I’m not a fan of Halloween. I love horror movies (sci fi horror movies are the best!) and I love candy, but the trappings of Halloween are not something that grab my attention. Indeed, my porch light is turned off, I’m at the back of the house with the dogs, and the bowl of candy on the kitchen island will be consumed by my roommate and me. The costumed kids and their parental chaperones can ring the doorbell all they like; that door is staying closed and that candy is going in my mouth.
I guess that I’m turning into a Halloween curmudgeon a little more each year, but the whole concept of the holiday annoys me. For example, I fail to understand why parents warn their children about the dangers of talking to strangers 364 days of the year but on October 31 suspend that rule and encourage their kids to talk to as many strangers as they can meet. Talk about sending kids a mixed message.

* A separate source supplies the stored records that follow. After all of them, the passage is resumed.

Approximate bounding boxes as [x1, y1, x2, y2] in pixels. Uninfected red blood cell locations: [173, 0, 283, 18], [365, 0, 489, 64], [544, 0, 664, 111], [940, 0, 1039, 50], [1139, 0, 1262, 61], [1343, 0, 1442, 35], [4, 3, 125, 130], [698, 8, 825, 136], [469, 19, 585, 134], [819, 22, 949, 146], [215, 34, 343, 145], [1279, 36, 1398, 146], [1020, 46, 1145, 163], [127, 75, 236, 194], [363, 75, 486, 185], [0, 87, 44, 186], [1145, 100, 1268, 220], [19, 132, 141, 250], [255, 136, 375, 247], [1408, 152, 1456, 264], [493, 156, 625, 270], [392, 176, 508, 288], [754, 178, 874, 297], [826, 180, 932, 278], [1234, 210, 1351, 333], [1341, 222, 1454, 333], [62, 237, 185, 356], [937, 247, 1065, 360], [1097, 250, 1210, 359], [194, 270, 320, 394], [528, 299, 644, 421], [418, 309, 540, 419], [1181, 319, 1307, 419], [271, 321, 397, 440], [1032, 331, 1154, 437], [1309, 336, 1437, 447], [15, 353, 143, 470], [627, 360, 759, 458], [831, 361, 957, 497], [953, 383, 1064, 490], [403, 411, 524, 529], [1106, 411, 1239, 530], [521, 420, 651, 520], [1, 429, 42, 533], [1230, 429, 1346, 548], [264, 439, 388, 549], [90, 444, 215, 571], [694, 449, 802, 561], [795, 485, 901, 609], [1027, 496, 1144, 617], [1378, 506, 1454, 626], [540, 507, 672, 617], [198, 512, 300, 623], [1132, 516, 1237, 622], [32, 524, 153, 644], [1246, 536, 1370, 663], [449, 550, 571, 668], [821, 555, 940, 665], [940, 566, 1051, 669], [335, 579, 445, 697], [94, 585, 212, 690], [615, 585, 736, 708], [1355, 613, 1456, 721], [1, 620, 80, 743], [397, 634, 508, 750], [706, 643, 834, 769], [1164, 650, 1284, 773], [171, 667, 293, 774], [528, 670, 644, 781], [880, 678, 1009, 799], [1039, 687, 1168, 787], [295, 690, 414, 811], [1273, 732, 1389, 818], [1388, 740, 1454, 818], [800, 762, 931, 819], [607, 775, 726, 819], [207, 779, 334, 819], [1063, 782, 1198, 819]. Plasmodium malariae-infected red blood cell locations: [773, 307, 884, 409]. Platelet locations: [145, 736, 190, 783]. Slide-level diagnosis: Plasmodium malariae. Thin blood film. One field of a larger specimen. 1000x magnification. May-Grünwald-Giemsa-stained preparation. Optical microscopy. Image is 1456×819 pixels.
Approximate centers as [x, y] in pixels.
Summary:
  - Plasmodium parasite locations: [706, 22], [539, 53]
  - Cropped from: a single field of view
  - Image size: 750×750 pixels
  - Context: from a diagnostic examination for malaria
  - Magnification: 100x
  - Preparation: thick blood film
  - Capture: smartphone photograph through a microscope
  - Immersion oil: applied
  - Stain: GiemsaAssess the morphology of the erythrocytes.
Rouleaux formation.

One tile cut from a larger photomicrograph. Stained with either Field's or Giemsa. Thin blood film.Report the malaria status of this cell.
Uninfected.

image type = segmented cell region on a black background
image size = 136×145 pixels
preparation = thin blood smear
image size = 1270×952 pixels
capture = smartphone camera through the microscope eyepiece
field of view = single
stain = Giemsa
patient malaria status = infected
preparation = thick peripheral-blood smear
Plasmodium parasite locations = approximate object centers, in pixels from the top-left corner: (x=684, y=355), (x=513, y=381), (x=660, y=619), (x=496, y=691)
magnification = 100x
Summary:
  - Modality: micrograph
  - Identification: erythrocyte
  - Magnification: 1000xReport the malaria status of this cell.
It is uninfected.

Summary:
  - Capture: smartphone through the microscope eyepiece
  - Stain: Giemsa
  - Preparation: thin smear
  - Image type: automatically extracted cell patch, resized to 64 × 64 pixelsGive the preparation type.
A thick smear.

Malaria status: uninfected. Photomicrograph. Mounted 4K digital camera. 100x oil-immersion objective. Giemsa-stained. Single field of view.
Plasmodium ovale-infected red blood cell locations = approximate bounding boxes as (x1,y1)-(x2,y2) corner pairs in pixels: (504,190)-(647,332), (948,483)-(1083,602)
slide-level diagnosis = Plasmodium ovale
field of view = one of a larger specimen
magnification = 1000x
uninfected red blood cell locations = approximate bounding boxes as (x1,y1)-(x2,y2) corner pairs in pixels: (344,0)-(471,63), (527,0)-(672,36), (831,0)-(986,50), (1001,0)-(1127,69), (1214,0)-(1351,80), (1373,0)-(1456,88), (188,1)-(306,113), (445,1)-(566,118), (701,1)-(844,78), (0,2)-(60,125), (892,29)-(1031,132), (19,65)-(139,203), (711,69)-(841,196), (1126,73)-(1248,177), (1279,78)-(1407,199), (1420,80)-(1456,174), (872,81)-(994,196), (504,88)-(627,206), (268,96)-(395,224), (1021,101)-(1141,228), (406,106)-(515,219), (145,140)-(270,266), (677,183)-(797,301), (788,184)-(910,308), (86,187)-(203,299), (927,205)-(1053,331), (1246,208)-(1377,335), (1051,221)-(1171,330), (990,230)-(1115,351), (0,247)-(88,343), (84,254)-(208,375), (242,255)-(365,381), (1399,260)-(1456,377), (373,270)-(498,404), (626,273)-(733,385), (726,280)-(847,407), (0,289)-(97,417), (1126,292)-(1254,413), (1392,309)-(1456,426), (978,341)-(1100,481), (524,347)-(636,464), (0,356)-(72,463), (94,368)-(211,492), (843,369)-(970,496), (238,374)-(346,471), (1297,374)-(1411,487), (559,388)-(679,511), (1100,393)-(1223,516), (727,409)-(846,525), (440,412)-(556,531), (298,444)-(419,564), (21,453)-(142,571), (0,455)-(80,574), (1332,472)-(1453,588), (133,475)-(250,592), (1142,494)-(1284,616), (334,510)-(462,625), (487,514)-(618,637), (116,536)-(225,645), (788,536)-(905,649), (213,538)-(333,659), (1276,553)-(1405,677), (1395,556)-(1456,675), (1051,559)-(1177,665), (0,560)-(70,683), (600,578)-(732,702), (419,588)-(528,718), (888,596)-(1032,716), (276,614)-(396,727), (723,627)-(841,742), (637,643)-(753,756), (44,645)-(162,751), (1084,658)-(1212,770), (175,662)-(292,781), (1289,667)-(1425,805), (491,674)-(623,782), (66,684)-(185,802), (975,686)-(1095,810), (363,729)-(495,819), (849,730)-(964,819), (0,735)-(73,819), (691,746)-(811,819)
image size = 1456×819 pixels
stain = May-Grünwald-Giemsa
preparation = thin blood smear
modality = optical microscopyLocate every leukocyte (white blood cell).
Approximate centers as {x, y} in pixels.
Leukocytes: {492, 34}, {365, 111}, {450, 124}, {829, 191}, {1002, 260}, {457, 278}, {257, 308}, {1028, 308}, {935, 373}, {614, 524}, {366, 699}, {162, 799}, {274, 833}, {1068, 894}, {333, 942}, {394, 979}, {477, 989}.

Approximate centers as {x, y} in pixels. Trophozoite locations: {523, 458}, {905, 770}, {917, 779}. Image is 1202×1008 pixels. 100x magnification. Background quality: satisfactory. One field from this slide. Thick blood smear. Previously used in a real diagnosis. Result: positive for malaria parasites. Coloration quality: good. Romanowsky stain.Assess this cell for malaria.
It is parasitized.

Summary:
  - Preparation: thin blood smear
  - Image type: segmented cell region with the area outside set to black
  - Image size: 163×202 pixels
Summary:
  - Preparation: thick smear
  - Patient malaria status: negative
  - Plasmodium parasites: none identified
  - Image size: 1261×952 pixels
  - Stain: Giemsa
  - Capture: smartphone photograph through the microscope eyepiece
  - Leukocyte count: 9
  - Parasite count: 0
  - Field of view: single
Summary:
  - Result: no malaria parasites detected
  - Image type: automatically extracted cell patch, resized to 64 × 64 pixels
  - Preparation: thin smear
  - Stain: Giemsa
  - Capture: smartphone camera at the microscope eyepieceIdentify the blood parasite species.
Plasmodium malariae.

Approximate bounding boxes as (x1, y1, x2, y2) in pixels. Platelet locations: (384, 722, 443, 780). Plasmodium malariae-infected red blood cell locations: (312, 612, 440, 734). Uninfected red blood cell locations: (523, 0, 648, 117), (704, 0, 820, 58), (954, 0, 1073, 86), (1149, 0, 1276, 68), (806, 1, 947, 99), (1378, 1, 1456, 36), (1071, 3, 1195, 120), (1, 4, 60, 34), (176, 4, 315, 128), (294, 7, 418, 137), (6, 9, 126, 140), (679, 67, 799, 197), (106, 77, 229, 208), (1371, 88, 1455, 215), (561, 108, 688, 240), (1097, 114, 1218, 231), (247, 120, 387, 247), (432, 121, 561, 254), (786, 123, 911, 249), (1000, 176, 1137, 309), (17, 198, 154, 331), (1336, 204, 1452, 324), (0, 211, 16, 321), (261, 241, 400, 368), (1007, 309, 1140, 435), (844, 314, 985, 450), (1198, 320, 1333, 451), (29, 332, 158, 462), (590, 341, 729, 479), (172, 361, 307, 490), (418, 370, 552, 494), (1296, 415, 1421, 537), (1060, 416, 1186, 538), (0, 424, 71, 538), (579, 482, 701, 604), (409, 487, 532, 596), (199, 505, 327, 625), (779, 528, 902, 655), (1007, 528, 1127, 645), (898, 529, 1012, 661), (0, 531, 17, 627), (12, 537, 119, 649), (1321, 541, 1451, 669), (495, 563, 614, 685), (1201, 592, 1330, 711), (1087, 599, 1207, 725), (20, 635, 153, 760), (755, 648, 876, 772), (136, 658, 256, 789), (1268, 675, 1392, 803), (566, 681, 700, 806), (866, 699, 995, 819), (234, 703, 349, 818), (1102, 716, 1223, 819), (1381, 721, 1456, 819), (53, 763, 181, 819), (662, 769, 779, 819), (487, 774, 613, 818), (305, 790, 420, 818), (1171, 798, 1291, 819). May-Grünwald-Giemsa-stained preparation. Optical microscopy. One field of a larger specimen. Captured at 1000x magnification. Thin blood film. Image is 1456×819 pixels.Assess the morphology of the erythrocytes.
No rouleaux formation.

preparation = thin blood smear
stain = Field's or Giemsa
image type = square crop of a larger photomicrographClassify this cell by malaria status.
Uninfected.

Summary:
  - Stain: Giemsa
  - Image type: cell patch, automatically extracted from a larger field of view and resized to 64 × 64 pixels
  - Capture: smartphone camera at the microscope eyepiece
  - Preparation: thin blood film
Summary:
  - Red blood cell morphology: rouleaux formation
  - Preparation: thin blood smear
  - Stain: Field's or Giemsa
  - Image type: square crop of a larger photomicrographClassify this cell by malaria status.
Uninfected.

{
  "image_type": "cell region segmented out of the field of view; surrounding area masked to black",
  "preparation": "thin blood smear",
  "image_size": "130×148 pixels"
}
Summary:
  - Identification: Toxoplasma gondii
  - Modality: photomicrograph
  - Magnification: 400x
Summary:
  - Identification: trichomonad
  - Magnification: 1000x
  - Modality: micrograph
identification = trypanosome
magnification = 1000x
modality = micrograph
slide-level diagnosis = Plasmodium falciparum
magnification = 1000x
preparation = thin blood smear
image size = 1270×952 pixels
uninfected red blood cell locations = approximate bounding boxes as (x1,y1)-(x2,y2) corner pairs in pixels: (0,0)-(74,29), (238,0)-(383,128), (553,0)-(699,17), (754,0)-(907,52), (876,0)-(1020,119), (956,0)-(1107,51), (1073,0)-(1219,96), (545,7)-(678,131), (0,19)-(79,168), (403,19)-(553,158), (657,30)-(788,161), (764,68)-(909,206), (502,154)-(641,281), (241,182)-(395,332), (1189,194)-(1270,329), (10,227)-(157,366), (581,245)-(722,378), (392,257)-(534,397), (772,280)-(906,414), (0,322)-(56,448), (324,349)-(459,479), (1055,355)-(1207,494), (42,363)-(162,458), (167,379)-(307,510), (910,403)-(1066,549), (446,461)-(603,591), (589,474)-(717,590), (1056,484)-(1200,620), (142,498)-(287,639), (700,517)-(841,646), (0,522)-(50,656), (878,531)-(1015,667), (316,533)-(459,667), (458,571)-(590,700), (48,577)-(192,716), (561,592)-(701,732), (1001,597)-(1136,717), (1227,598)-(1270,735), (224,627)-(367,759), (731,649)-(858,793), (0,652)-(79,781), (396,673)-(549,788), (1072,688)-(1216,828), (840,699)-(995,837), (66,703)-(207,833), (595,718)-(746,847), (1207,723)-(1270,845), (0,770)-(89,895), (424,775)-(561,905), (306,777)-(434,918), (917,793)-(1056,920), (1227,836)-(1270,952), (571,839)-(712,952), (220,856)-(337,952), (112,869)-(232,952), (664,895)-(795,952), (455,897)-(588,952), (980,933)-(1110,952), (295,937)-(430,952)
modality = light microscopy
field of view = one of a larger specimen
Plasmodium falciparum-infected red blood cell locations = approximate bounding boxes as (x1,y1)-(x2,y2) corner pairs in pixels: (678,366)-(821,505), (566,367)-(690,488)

And don’t get me started on the whole “trick-or-treat” routine, which is tantamount to domestic terrorism and extortion – essentially a payoff of candy to ward off a threat of property damage, again approved (and overseen) by adoring parental chaperones. I wonder what these kids would do if someone called their bluff and says “trick”.
Sorry kids, but I have enough demands on my paycheck without prioritizing the purchasing of candy to hand out to you for free. Make it a tax deduction and maybe I’ll reconsider my stance, but for now the cash stays in my wallet where it belongs.
My next steps for Halloween
It’s 8:06pm here in Chandler and the driveway traffic has died off, so the Halloween routine is almost over for another year. At least with the porch light turned off I’m saving some $’s on my electricity bill, so I guess it’s not all bad. Time to pack it in for the night, find a scary movie on tv, and start making progress on that bowl of candy.